» **Dataset content**:
★ ★ ★ ★

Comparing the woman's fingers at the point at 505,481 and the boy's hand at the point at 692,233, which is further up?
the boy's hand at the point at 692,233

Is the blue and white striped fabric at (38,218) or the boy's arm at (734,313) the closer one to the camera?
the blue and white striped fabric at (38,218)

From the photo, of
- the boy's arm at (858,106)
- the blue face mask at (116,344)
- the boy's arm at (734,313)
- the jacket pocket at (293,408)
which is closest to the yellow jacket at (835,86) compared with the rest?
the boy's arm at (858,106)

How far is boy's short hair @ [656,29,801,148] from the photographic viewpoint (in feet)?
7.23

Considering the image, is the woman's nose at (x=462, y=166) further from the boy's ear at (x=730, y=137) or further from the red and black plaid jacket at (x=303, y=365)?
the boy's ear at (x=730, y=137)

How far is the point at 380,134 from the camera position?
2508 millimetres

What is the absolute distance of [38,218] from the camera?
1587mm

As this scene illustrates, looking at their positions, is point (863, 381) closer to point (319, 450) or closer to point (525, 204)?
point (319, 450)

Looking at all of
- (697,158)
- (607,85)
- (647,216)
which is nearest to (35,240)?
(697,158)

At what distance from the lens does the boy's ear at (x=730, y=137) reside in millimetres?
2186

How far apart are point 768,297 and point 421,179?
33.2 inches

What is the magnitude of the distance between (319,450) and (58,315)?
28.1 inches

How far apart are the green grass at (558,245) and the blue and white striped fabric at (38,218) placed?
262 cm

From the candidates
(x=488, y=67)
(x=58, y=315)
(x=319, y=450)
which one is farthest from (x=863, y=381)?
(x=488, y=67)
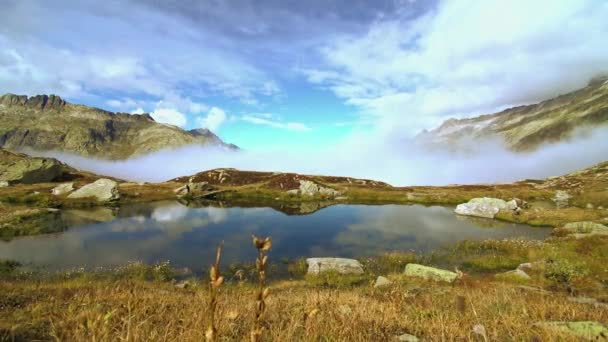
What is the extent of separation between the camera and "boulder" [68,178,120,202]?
66.1 m

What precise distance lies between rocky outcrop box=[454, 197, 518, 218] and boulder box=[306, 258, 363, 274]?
42.6 m

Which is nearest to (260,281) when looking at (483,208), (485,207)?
(483,208)

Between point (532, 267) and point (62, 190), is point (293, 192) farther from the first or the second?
point (532, 267)

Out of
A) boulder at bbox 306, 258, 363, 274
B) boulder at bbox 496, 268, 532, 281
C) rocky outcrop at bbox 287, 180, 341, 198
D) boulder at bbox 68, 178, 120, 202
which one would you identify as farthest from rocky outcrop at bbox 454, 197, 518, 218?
boulder at bbox 68, 178, 120, 202

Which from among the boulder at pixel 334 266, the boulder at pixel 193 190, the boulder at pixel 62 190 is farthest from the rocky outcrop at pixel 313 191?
the boulder at pixel 334 266

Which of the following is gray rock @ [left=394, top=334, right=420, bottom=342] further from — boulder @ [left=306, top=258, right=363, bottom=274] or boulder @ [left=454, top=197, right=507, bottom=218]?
boulder @ [left=454, top=197, right=507, bottom=218]

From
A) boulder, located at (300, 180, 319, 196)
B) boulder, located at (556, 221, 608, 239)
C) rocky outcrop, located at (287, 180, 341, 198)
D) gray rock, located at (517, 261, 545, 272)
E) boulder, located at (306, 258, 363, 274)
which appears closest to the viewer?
gray rock, located at (517, 261, 545, 272)

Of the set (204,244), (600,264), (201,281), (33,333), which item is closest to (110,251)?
(204,244)

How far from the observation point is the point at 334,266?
26.9 meters

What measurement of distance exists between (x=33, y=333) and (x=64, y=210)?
62.5 m

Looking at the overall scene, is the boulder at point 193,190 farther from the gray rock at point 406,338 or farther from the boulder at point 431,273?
the gray rock at point 406,338

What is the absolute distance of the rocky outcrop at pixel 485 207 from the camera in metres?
59.2

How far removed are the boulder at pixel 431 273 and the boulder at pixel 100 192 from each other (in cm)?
6381

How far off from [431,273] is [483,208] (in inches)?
1775
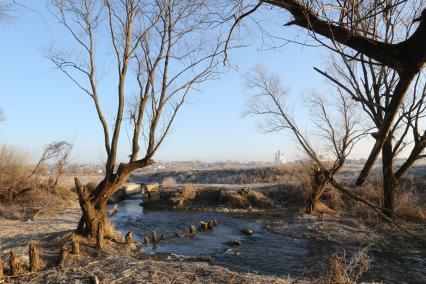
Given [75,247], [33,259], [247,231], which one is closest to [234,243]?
[247,231]

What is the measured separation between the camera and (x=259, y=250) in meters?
12.4

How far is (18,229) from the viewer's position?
13055 millimetres

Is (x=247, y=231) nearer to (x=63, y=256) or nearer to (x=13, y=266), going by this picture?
(x=63, y=256)

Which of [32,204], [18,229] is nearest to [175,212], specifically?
[32,204]

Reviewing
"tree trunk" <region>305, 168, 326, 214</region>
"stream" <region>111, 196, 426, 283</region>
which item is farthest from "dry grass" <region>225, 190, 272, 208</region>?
"stream" <region>111, 196, 426, 283</region>

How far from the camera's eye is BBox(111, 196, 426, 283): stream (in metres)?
9.96

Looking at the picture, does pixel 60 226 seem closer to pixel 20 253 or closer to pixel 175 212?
pixel 20 253

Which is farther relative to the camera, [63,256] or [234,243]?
[234,243]

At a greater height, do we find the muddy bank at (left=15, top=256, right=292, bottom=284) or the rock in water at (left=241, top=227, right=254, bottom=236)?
the muddy bank at (left=15, top=256, right=292, bottom=284)

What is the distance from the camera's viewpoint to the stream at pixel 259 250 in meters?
9.96

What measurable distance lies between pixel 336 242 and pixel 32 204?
1440 centimetres

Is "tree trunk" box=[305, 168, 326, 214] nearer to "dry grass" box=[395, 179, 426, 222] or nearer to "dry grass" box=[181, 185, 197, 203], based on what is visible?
"dry grass" box=[395, 179, 426, 222]

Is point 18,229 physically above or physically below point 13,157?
below

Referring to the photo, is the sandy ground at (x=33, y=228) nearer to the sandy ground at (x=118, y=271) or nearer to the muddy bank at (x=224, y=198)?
the sandy ground at (x=118, y=271)
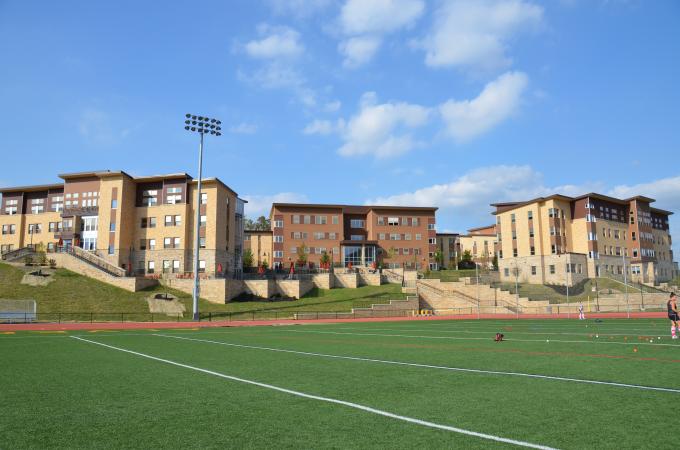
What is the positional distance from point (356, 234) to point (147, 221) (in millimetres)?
40357

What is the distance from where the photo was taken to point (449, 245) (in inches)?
4370

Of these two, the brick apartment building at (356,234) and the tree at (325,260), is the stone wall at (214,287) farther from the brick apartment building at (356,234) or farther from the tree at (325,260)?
the brick apartment building at (356,234)

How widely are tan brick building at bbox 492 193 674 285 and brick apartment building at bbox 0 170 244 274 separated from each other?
43055mm

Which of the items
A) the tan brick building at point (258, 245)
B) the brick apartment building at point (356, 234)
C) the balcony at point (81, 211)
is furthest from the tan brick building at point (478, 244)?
the balcony at point (81, 211)

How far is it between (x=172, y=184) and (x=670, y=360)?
6509 cm

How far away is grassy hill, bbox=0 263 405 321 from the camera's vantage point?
157ft

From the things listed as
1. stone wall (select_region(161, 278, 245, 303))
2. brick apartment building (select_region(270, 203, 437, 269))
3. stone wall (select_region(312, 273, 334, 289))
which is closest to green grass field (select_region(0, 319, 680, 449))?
stone wall (select_region(161, 278, 245, 303))

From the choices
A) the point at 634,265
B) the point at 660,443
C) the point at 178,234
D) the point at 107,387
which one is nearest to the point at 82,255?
the point at 178,234

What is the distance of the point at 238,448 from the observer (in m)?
5.78

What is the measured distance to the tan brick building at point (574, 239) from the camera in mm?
72000

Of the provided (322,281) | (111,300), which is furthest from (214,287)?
(322,281)

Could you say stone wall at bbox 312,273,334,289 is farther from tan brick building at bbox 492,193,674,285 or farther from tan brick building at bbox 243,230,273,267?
tan brick building at bbox 243,230,273,267

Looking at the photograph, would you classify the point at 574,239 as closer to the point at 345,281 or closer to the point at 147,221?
the point at 345,281

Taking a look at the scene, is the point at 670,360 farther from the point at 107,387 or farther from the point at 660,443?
the point at 107,387
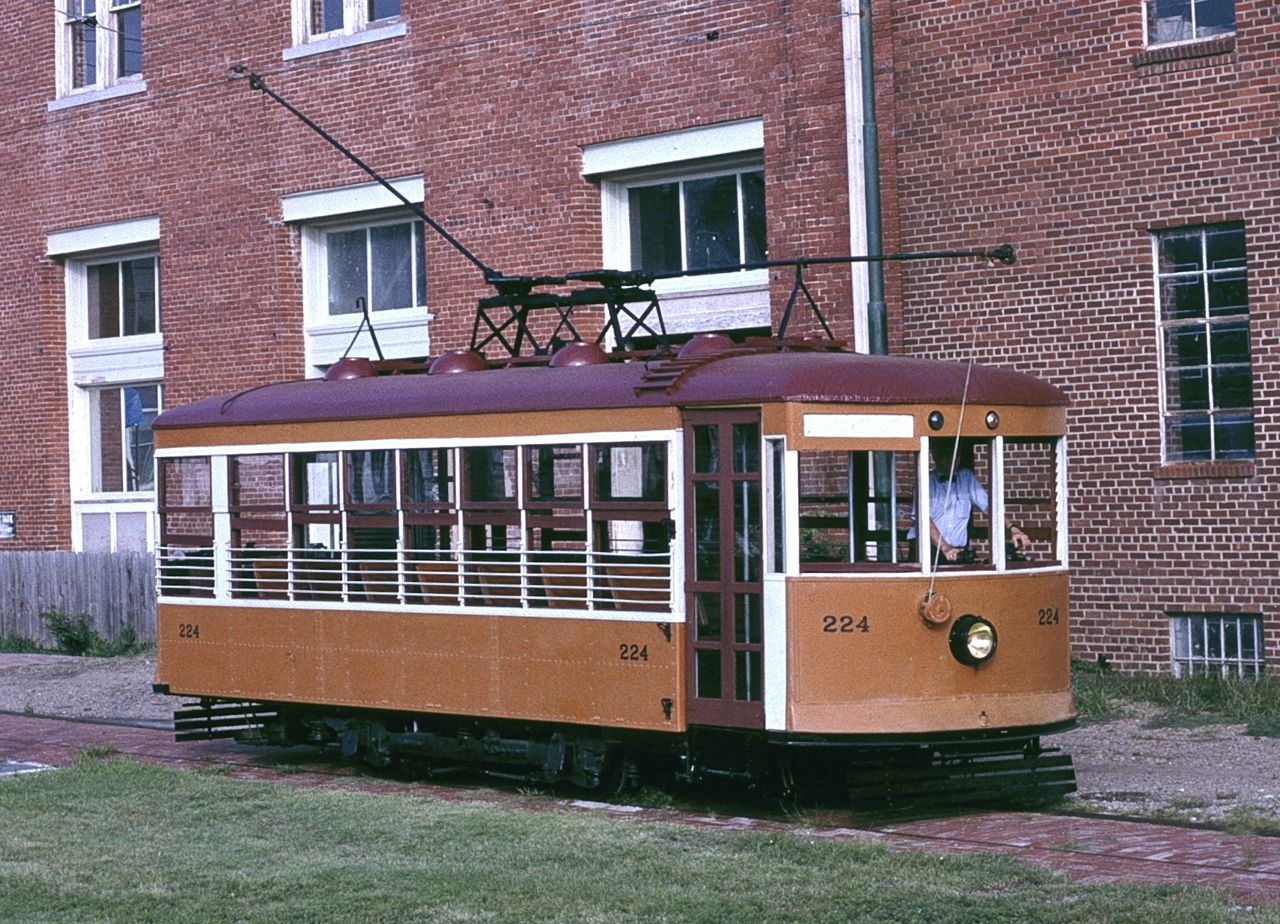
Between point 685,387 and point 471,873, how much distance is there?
12.2 feet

★ ★ ★ ★

» **Exercise prompt**: Without the pictures, restate each entry exactly.

» **The result**:
Comparing the woman's fingers at the point at 505,481 and the boy's hand at the point at 692,233, which is further up?
the boy's hand at the point at 692,233

Is the blue and white striped fabric at (38,218) or the boy's arm at (734,313) the closer one to the camera?
the blue and white striped fabric at (38,218)

From the photo, of
- the boy's arm at (858,106)
- the blue face mask at (116,344)
- the boy's arm at (734,313)
- the jacket pocket at (293,408)
which is closest to the yellow jacket at (835,86) compared with the rest?
the boy's arm at (858,106)

How far is boy's short hair @ [656,29,801,148] from the photographic viewpoint (in feet)?
7.23

Considering the image, is the woman's nose at (x=462, y=166) further from the boy's ear at (x=730, y=137) or further from the red and black plaid jacket at (x=303, y=365)?
the boy's ear at (x=730, y=137)

How far is the point at 380,134 from the camera position?
2508 millimetres

What is the absolute distance of [38,218] from the camera?
1587mm

As this scene illustrates, looking at their positions, is point (863, 381) closer to point (319, 450) or closer to point (525, 204)?
point (319, 450)

Looking at all of
- (697,158)
- (607,85)
- (647,216)
which is nearest to (35,240)?
(697,158)

At what distance from the lens does the boy's ear at (x=730, y=137) reside in millimetres?
2186

How far apart are point 768,297 and point 421,179?
33.2 inches

What is the magnitude of the distance between (319,450) and (58,315)?
28.1 inches

How far apart are the green grass at (558,245) and the blue and white striped fabric at (38,218) placed?
262 cm

From the candidates
(x=488, y=67)
(x=58, y=315)
(x=319, y=450)
which one is farthest from (x=863, y=381)?
(x=488, y=67)
What is the extent of separation between the camera and "boulder" [68,178,120,202]?
66.1 m

What precise distance lies between rocky outcrop box=[454, 197, 518, 218] and boulder box=[306, 258, 363, 274]?
42.6 m

Which is nearest to (260,281) when looking at (483,208), (485,207)?
(483,208)

Between point (532, 267) and point (62, 190), is point (293, 192) farther from the first or the second?
point (532, 267)

Out of
A) boulder at bbox 306, 258, 363, 274
B) boulder at bbox 496, 268, 532, 281
C) rocky outcrop at bbox 287, 180, 341, 198
D) boulder at bbox 68, 178, 120, 202
which one would you identify as farthest from rocky outcrop at bbox 454, 197, 518, 218?
boulder at bbox 68, 178, 120, 202

Which from among the boulder at pixel 334 266, the boulder at pixel 193 190, the boulder at pixel 62 190 is farthest from the rocky outcrop at pixel 313 191?
the boulder at pixel 334 266

Which of the following is gray rock @ [left=394, top=334, right=420, bottom=342] further from — boulder @ [left=306, top=258, right=363, bottom=274] or boulder @ [left=454, top=197, right=507, bottom=218]?
boulder @ [left=454, top=197, right=507, bottom=218]

From
A) boulder, located at (300, 180, 319, 196)
B) boulder, located at (556, 221, 608, 239)
C) rocky outcrop, located at (287, 180, 341, 198)
D) gray rock, located at (517, 261, 545, 272)
E) boulder, located at (306, 258, 363, 274)
which appears closest to the viewer?
gray rock, located at (517, 261, 545, 272)

Of the set (204,244), (600,264), (201,281), (33,333), which item is closest to (110,251)?
(204,244)

How far from the observation point is the point at 334,266?
26.9 meters

What measurement of distance exists between (x=33, y=333) and (x=64, y=210)?
62.5 m

Looking at the overall scene, is the boulder at point 193,190 farther from the gray rock at point 406,338 or farther from the boulder at point 431,273?
the gray rock at point 406,338

What is the absolute distance of the rocky outcrop at pixel 485 207 from the camera in metres?
59.2

How far removed are the boulder at pixel 431 273 and the boulder at pixel 100 192 from each other (in cm)?
6381

How far off from [431,273] is [483,208] (in inches)?
1775
Given [75,247], [33,259], [247,231], which one is closest to [234,243]?
[247,231]

What is the measured separation between the camera and (x=259, y=250) in meters?
12.4

How far is (18,229) from the viewer's position?
13055 millimetres

Is (x=247, y=231) nearer to (x=63, y=256) or nearer to (x=13, y=266), going by this picture?
(x=63, y=256)

Which of [32,204], [18,229] is nearest to [175,212], specifically?
[32,204]

Reviewing
"tree trunk" <region>305, 168, 326, 214</region>
"stream" <region>111, 196, 426, 283</region>
which item is farthest from "dry grass" <region>225, 190, 272, 208</region>?
"stream" <region>111, 196, 426, 283</region>

How far from the camera's eye is BBox(111, 196, 426, 283): stream (in metres)?
9.96

Looking at the picture, does pixel 60 226 seem closer to pixel 20 253 or closer to pixel 175 212?
pixel 20 253

Which is farther relative to the camera, [63,256] or [234,243]?
[234,243]

At a greater height, do we find the muddy bank at (left=15, top=256, right=292, bottom=284) or the rock in water at (left=241, top=227, right=254, bottom=236)?
the muddy bank at (left=15, top=256, right=292, bottom=284)

What is the distance from the camera's viewpoint to the stream at pixel 259 250 in meters?
9.96

What measurable distance lies between pixel 336 242 and pixel 32 204?
1440 centimetres

Is "tree trunk" box=[305, 168, 326, 214] nearer to "dry grass" box=[395, 179, 426, 222] or nearer to "dry grass" box=[181, 185, 197, 203], based on what is visible?
"dry grass" box=[395, 179, 426, 222]

Is point 18,229 physically above or physically below point 13,157?
below

Referring to the photo, is the sandy ground at (x=33, y=228) nearer to the sandy ground at (x=118, y=271) or nearer to the muddy bank at (x=224, y=198)?
the sandy ground at (x=118, y=271)
What is the positional distance from point (356, 234) to point (147, 221) (in millimetres)?
40357

What is the distance from where the photo was taken to point (449, 245) (in inches)?
4370

Of these two, the brick apartment building at (356,234) and the tree at (325,260), is the stone wall at (214,287) farther from the brick apartment building at (356,234) or farther from the tree at (325,260)?
the brick apartment building at (356,234)

How widely are tan brick building at bbox 492 193 674 285 and brick apartment building at bbox 0 170 244 274 separated from each other?
43055mm

Which of the items
A) the tan brick building at point (258, 245)
B) the brick apartment building at point (356, 234)
C) the balcony at point (81, 211)
is furthest from the tan brick building at point (478, 244)?
the balcony at point (81, 211)

How far is it between (x=172, y=184) and (x=670, y=360)?
6509 cm

How far away is grassy hill, bbox=0 263 405 321 from the camera's vantage point?
157ft

From the things listed as
1. stone wall (select_region(161, 278, 245, 303))
2. brick apartment building (select_region(270, 203, 437, 269))
3. stone wall (select_region(312, 273, 334, 289))
which is closest to green grass field (select_region(0, 319, 680, 449))?
stone wall (select_region(161, 278, 245, 303))

From the choices
A) the point at 634,265
B) the point at 660,443
C) the point at 178,234
D) the point at 107,387
which one is nearest to the point at 82,255?
the point at 178,234

What is the distance of the point at 238,448 from the observer (in m)?
5.78

What is the measured distance to the tan brick building at point (574, 239) from the camera in mm?
72000

Of the provided (322,281) | (111,300), which is furthest from (214,287)?
(322,281)

Could you say stone wall at bbox 312,273,334,289 is farther from tan brick building at bbox 492,193,674,285 or farther from tan brick building at bbox 243,230,273,267?
tan brick building at bbox 243,230,273,267

Looking at the photograph, would you classify the point at 574,239 as closer to the point at 345,281 or closer to the point at 147,221?
the point at 345,281

Taking a look at the scene, is the point at 670,360 farther from the point at 107,387 or farther from the point at 660,443?
the point at 107,387
Between point 685,387 and point 471,873, how much distance is there?
12.2 feet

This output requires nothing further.